The line went down as I stood in my own thoughts. What flavor shot do I want in my coffee? Why was that cashier so rude? Did I really even need these Clorox wipes I just bought? I look up and the line had dwindled to just me and the women in front of me. She ordered a hot chocolate with no whip cream and soy milk. This got my attention because I was confused as to who goes to Starbucks for hot chocolate and even more confused by who would do that in 86 degree whether. The boy asked her if she would like anything else and she says “Yes, I would like to pay for her order.” Now, as stated I do not hear well so I thought that I was hearing her wrong. When the barista repeated it, I was worried my eyes were going too because I didn’t see anyone with this woman. Then I realized she was talking about me.

Now, I’ve heard about people paying for the car behind them in the drive through and leaving their waitresses overly generous tips during the holiday time, but I never thought those things actually happened. I ordered my small vanilla coffee and asked the women if she was sure she wanted to pay for my drink. She said “Yes, absolutely. I enjoy seeing people smile.” She didn’t make small talk with me. Didn’t ask my name. Before I could thank her again, she had left.
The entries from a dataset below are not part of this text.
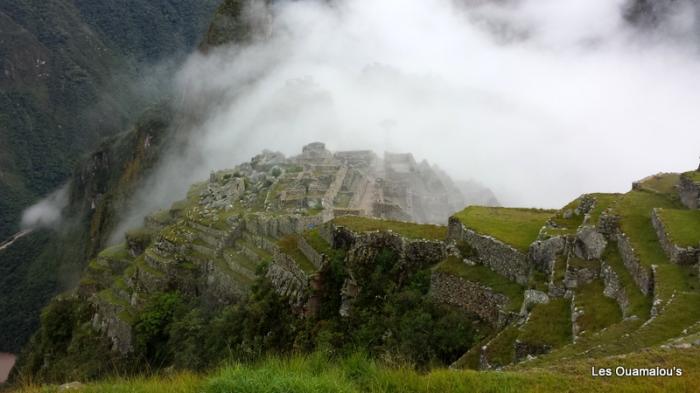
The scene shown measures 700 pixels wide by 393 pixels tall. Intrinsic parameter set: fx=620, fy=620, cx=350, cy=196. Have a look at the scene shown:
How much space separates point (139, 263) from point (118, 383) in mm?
29521

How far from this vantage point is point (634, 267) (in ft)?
35.5

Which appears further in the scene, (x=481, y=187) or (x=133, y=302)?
(x=481, y=187)

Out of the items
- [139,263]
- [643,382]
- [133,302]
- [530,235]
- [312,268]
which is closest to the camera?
[643,382]

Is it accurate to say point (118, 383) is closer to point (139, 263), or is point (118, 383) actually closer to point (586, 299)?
point (586, 299)

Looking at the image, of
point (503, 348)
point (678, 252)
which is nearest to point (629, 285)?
point (678, 252)

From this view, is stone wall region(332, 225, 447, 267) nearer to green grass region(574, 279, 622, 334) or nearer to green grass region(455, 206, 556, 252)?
green grass region(455, 206, 556, 252)

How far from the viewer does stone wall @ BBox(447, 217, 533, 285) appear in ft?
43.1

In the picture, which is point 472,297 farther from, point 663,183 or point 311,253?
point 311,253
A full day later I am still smiling from this stranger’s act of kindness. It was obvious I could afford to buy a cup of coffee. Starbucks is not an essentials purchase so if you are in line, you most likely can pay for whatever you plan to order. A simple offer to pay $2.45 (plus tax) for my beverage meant way more then the money it was saving me. The fact that a stranger looked at me and decided, even though she did not know me and probably will not cross paths with me again, to do something kind was refreshing. I think there is a misconception that only big actions make a difference and that to make someone’s world better you have to make a grandiose gesture. In a world where it is easy to feel connected to strangers via social media, its funny how much disconnect there is. Sometimes I feel that we are living for reaction. For a like. For a share. For a retweet. They become the currency we exchange with one another as if that is a validation for the live we are living (or choose to portray to the public). Who knows, maybe this woman went home and bragged to all her social media followers that she did a good deed for someone. Regardless, I am thankful to this stranger for the reminder the importance of kindness toward people we interact with by chance and confirming to me that our small actions matter.